Hintertüren für die Überwachung
Egal ob Facebook, Google oder Microsoft und Apple, alle arbeiten, nein sind per Gesetz dazu verpflichtet, Hintertüren für Überwachungstools in ihre Software einzubauen oder den staatlichen Überwachungsbehörden jederzeit und ohne Grund Auskunft zu geben. Mittlerweile gibt es auch in Europa Gesetze, die Internet Service Provider oder Anbieter von Massen-eMails dazu verdonnern, Technik und Infrastruktur anzubieten, die einen automatischen Zugriff der Sicherheitsbehörden zulassen. Die sogenannte „Lawfull Interception“ - also die gesetzeskonforme Überwachung stellt ein grundsätzliches als auch technisches Problem dar. Für Endanwender ist es zwar nicht möglich, diese Abhör-Schnittstellen, die per Gesetz vorgeschrieben sind, zu nutzen, ohne sich strafbar zu machen. Online-Kriminelle hält dies aber nicht davon ab, die Schwachstellen zu gebrauchen.
Die Geheimdienste der USA, Großbritanniens, Australiens, Kanadas und Neuseeland, die „5eyes“, tauschen schon lange ihre Daten, die sie aus dem Netz fischen aus und der deutsche BND darf „am Katzentisch“ sitzen, wäre aber gerne auf Augenhöhe dabei. Da wundert es kaum noch, dass wir weiterhin erfahren: Skype und USCloud Dienste (MUSCULAR) haben die „NSA Backdoor per Default“ eingebaut. Lavabit, ein Dienstleister und Anbieter von sicheren eMail-Konten bricht unter dem Druck der US Regierung zusammen, als diese Einblick in Kundendaten verlangt. Das Unternehmen schließt seine Pforten. Ob es Zufall war, dass auch Edi Snowden dort einen eMail Account hatte?!.
Unbegrenzte Überwachung?
Zügig gingen die Veröffentlichungen weiter. Verwanzte EU-Sitzungen und „Mutti's Mobiltelefon“ werden abgehört, nun steigt die politische Party ins Groteske und Herr Pofalla versucht die „NSA-Affäre“ mit einer Pressekonferenz zu beenden. Mehr Details zur NSA Affäre sprengen hier den Rahmen eines Blogbeitrages. Interessierten Leser_innen ist die als „Timeline“ umgesetzte Webseite des Heise Verlags zu empfehlen. Eine gute Visualisierung zum Thema. Und wie bei einem technischen Fachverlag nicht anders gewohnt, ist man nach ein bis drei Mausklicks auch auf der Unterseite, die erklärt, was die jeweilige Anwendung mit solchen kryptischen Namen wie PRISM, XKeyStore und die anderen so machen. FoxAcid beispielsweise kann automatische und personifizierte Angriffe gegen jeden PC starten.
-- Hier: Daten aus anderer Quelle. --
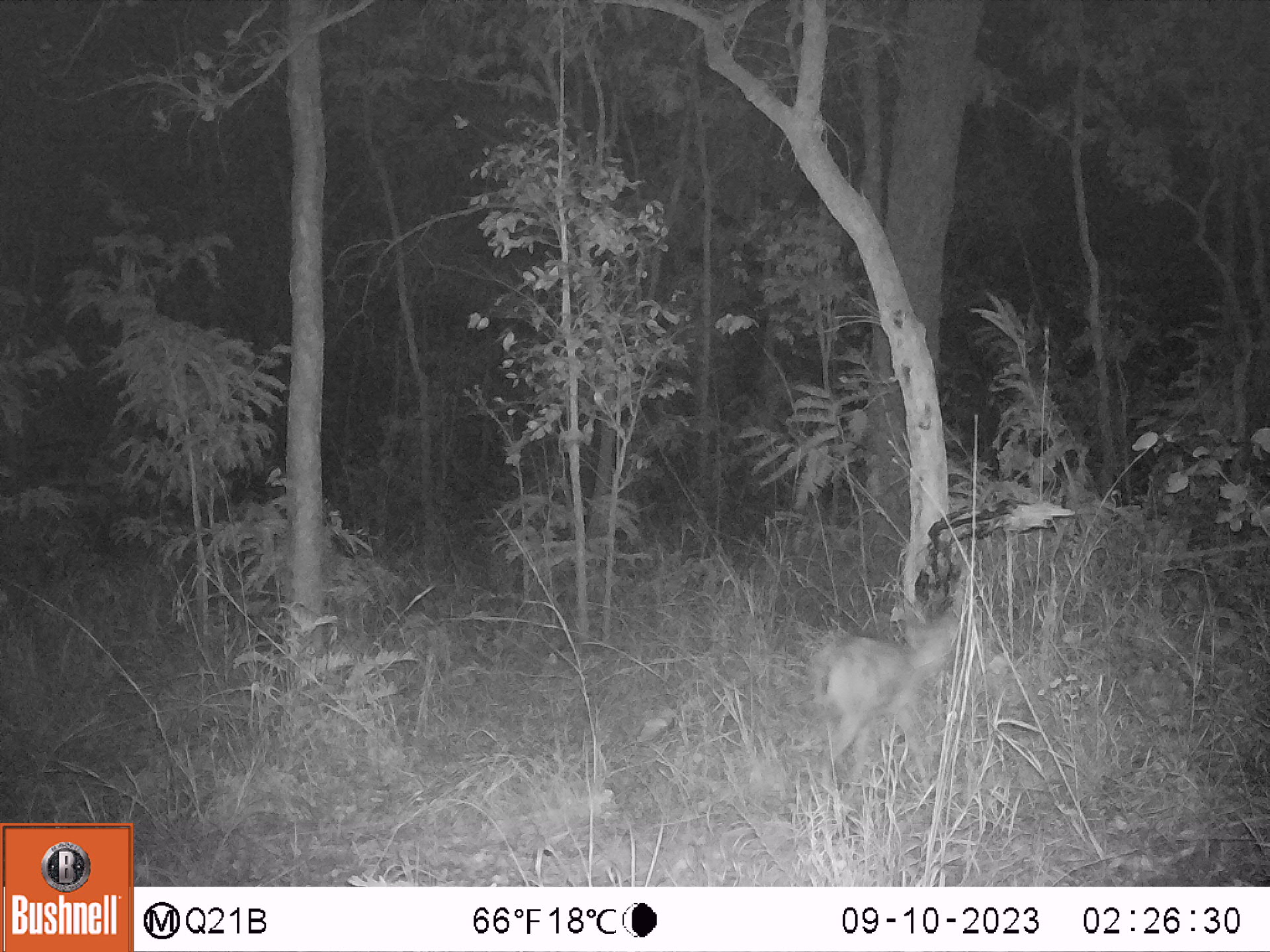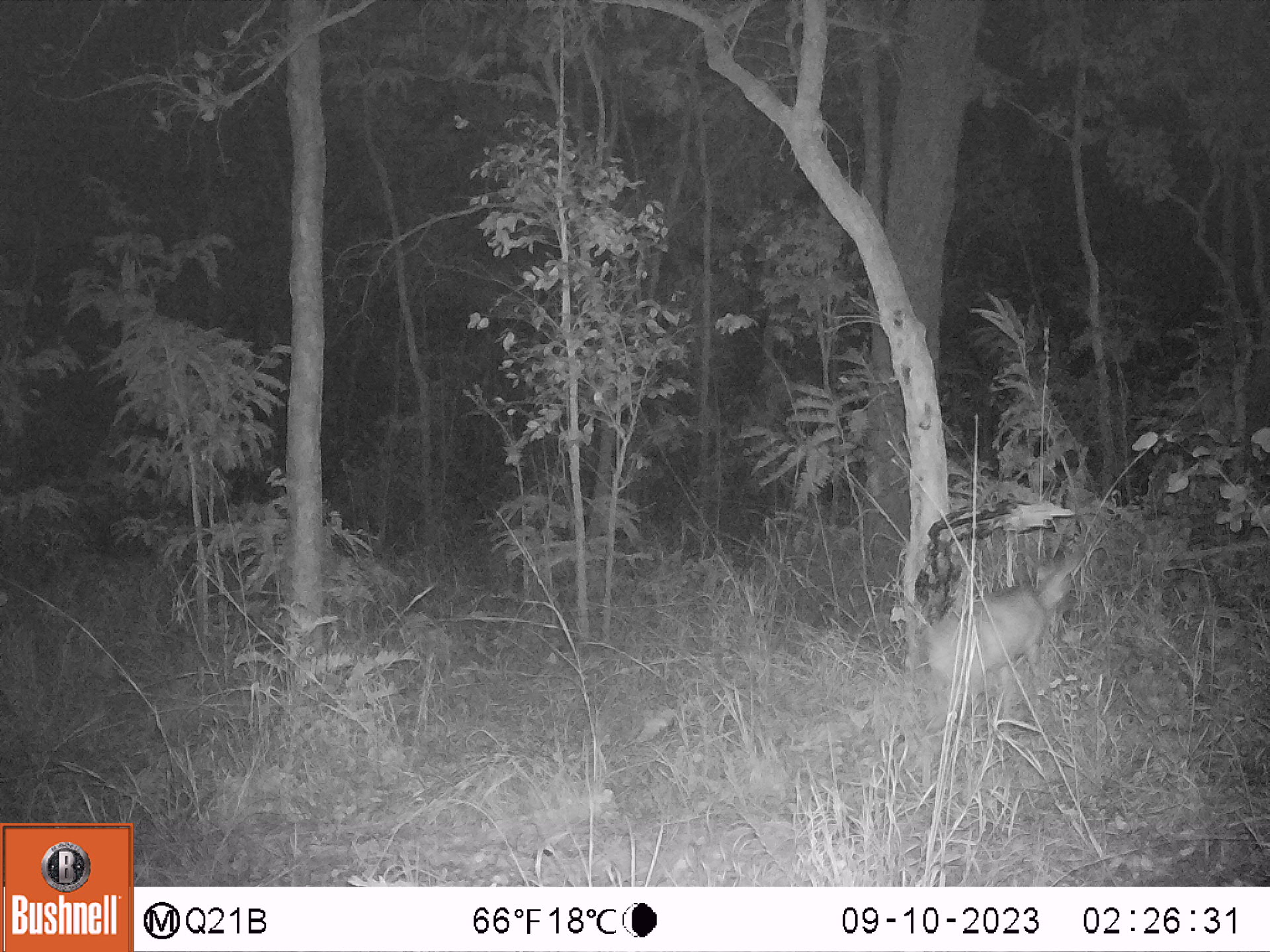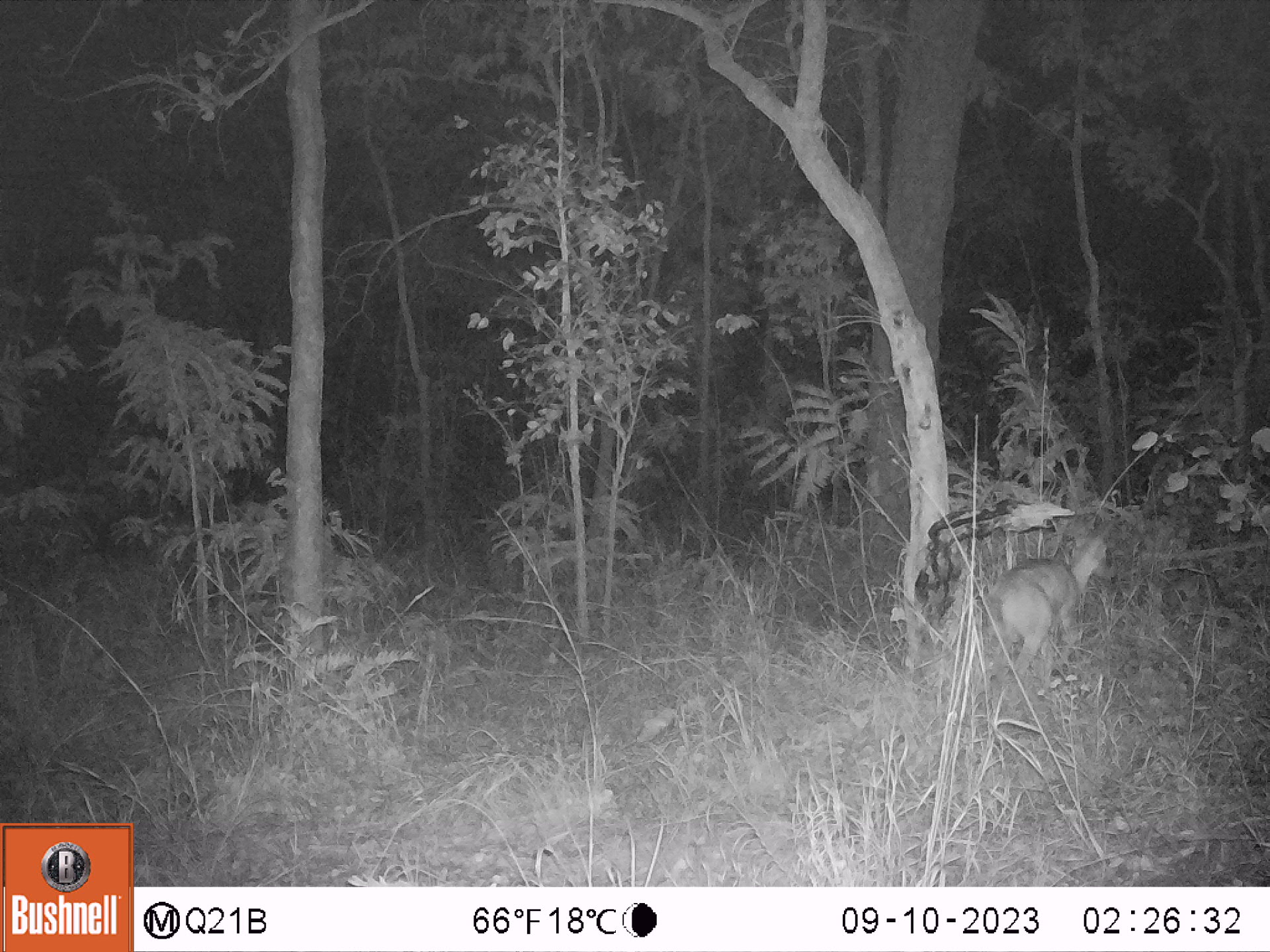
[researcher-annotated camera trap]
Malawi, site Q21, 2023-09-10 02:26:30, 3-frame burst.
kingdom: Animalia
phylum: Chordata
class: Mammalia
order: Artiodactyla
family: Bovidae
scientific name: Antilopinae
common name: small antelope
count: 1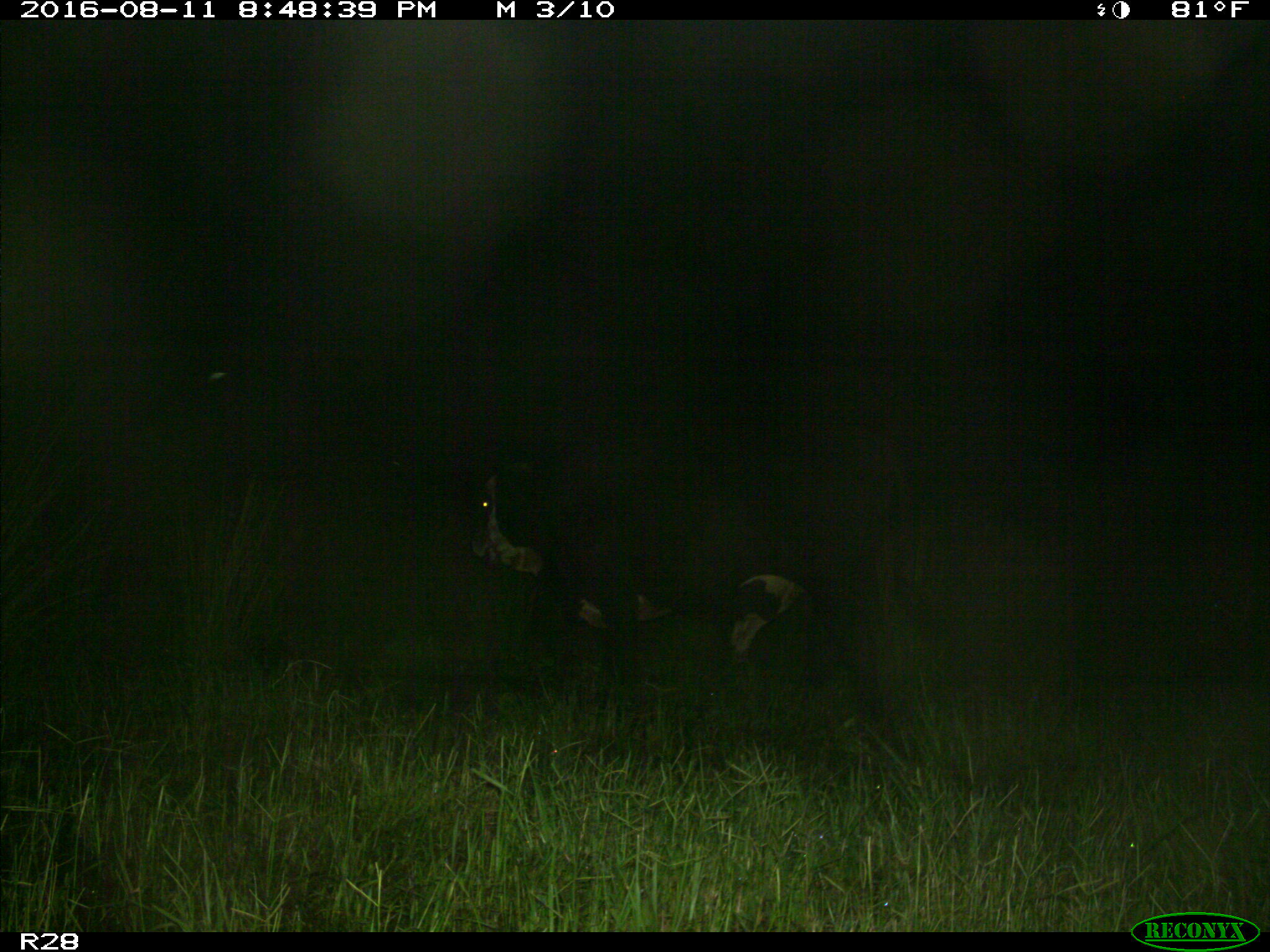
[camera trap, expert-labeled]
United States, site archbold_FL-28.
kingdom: Animalia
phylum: Chordata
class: Mammalia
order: Artiodactyla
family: Bovidae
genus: Bos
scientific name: Bos taurus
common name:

FoxAcid weiß sogar ob es sich um den PC eines Software Entwicklers oder einer politisch interessierten Alleinerziehenden handelt. Gruselig? Nein, so etwas lässt sich alles aus unserem Surfverhalten heraus rechnen.
Sicher im Netz bewegen
Wer will, kann seine eMails mit den richtigen Tools schnell und einfach verschlüsseln und für das Surfen im Internet TOR-Server nutzen, die ihn anonymisieren. Verschlüsselung ist „gut und schön“ aber was die NSA nicht knacken kann, kann sie für ewige Zeiten speichern und später auswerten. Zum Teil brechen sie auch in Systeme ein, um die noch oder schon wieder unverschlüsselten Daten abzugreifen, denn das ist vergleichsweise einfach. Dafür ist unter anderem die Abteilung TAO (Tailored Access Operation) zuständig, die neben Servern und Endbenutzer-Systemen auch Router und Switches auf der (Einbruchs-)Liste hat. Und selbst bei RSA, einem Verschlüsselungs-Prinzip, versucht die NSA direkt in der technischen Spezifikation Veränderungen vorzunehmen. Aber die wichtigste Essenz: Verschlüsselung oder Kryptografie funktioniert. Sie wird aber komplett mitgeschnitten und nicht nur dazu gibt es eine regelrechte Überwachungsindustrie.) TOR Anonymisierung funktioniert grundsätzlich auch. Aber weil es zu wenige Internet-User nutzen, können einzelne TOR-Benutzer identifiziert werden. Die technischen Möglichkeiten, Überwachung zu erschweren oder zu verhindern ist nur eine Seite der digitalen Zukunftsgesellschaft. Genauso wie bei der sogenannten Finanzkrise, brauchen wir eine soziale und politische (Bürger)-Bewegung, die sich der digitalen Krise im politischen Sinne annimmt.
Vorratsdatenspeicherung
Unsere Gesellschaft hat sich fast schon ein bisschen an die täglichen Horrormeldungen von Snowden gewöhnt. Und Bruce Schneier macht sich einen Spaß daraus, die TAO-Applikation des Tages vorzustellen. Einerseits hält das das Thema auf der politischen Tagesordnung und auf der anderen Seite ist es auch so etwas wie eine Lebensversicherung des Herrn Snowden. Die Politik in Europa macht aber ungerührt weiter, aktuellstes Beispiel hierfür ist die Debatte über die Vorratsdatenspeicherung. Internetminister Maas möchte in Deutschland die VDS solange aussetzen, bis das EU Gericht über eine gesetzeskonforme Umsetzung entschieden hat. Im Umkehrschluss heißt das, dass die VDS kommen wird. Dann eben mit „EU Segen“. Der Widerstand gegen die VDS läuft schon lange. 2007 fand die erste ‚Freiheit statt Angst‘-Demo gegen sie statt. Und im Jahr 2014 wird das Thema sicherlich wieder mehr als „up to date“ sein. Also ziehen wir uns warm an, für die digitale Eiszeit. Damit wir aber nicht erfrieren, sollten wir uns auch politisch und sozial auf den Weg machen, das Netz, unsere Kommunikation und unsere persönlichen Daten wieder zurück zu erobern. Es wird ein langer und kalter Weg. Aber auch hier gilt: Ein anderes Internet ist möglich. Packen wir's an.